Les scientifiques découvrent les forêts fossiles 280 millions d'années en Antarctique

Les géologues ont découvert des fossiles d'arbres plus âgés 280 millions dans ce que l'on croit être des preuves de la plus ancienne forêt polaire de l'Antarctique, Kosova Prees. Eric Gulbranson et John Isbel de l'Université du Wisconsin-Milwaukee se sont rendus dans les montagnes transantartiques pendant l'été du continent à la mi-novembre et janvier. Ils ont trouvé les spécimens [...]
Eric Gulbranson et John Isbel de l'Université du Wisconsin-Milwaukee se sont rendus dans les montagnes transantartiques pendant l'été du continent à la mi-novembre et janvier.
Ils ont trouvé des spécimens anciens parmi des roches où une forêt verte existait dans le passé.

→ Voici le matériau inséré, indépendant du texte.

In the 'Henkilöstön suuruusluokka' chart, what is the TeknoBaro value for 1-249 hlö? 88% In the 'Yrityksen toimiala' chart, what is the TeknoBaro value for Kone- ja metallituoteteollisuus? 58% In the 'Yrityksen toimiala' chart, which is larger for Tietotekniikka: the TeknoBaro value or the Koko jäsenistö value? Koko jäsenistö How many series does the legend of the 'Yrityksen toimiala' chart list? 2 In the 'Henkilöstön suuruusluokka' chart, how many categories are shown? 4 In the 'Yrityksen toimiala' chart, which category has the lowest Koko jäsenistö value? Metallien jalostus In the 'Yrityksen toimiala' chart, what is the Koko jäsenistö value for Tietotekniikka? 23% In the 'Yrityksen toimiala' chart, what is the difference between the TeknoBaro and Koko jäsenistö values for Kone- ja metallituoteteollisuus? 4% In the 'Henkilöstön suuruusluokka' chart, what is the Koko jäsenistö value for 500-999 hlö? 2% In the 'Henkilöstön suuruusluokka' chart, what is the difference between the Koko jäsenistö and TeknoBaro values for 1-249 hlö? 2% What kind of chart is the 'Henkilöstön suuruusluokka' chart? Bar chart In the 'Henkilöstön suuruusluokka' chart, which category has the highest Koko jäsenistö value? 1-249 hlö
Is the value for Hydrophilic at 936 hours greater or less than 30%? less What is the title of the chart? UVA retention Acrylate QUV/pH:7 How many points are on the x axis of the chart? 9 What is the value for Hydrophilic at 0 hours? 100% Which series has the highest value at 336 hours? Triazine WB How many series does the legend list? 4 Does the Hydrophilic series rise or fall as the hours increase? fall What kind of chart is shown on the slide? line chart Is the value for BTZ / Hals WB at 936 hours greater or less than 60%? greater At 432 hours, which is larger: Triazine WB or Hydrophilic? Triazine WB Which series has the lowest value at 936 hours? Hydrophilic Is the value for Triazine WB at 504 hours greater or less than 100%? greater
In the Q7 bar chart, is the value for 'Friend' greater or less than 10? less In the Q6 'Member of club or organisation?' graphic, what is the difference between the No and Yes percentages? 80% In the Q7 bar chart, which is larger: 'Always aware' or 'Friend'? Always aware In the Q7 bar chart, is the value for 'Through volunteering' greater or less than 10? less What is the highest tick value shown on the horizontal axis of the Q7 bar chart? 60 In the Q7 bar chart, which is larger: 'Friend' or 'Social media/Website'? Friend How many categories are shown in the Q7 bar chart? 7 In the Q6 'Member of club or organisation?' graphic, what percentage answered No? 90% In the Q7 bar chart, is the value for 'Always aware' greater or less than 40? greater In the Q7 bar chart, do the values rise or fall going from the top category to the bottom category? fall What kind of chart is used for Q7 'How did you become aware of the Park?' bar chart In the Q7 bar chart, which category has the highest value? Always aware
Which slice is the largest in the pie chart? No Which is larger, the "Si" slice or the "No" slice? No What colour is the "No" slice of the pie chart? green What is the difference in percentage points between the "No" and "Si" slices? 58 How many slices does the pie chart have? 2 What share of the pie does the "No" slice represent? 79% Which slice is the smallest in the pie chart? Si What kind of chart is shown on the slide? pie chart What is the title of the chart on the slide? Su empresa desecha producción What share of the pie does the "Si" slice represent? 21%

L'équipe avait précédemment trouvé des fragments fossiles de 13 arbres estimés à plus de 260 millions d'années, ce qui signifie que la forêt aurait grandi avant que les premiers dinosaures apparaissent à la fin de la période de Permi.
Le professeur Gulbrason a déclaré que les gens connaissent les fossiles en Antarctique depuis 1910, mais que la plupart de la région reste inexplorée.
La forêt polaire a grandi dans une mesure où les plantes ne peuvent pas croître aujourd'hui et il croit qu'elles ont dû être une espèce extrêmement chaude pour survivre. L'équipe essaie maintenant de comprendre pourquoi ces forêts ont disparu.
On pense que les arbres ont pu survivre en vivant près de la moitié de l'année dans l'obscurité absolue, puis jusqu'à cinq mois de lumière constante.
Pendant la période permienne, l'Antarctique était beaucoup plus chaud qu'aujourd'hui. À l'époque, l'Antarctique faisait toujours partie de Gondwana, l'hémisphère Sud supercruz qui comprenait l'Afrique moderne, l'Amérique du Sud, l'Arabie, l'Inde et l'Australie.
Dans une interview séparée avec CNN, Gulbranson a déclaré que la rencontre des fossiles était l'un des plus grands défis de son équipe. Il ajoute que les découvertes récentes montrent que la forêt polaire a environ 280 millions d'années ou moins.
Gulbranson croit que son travail pourrait aider à comprendre les effets du changement climatique contemporain.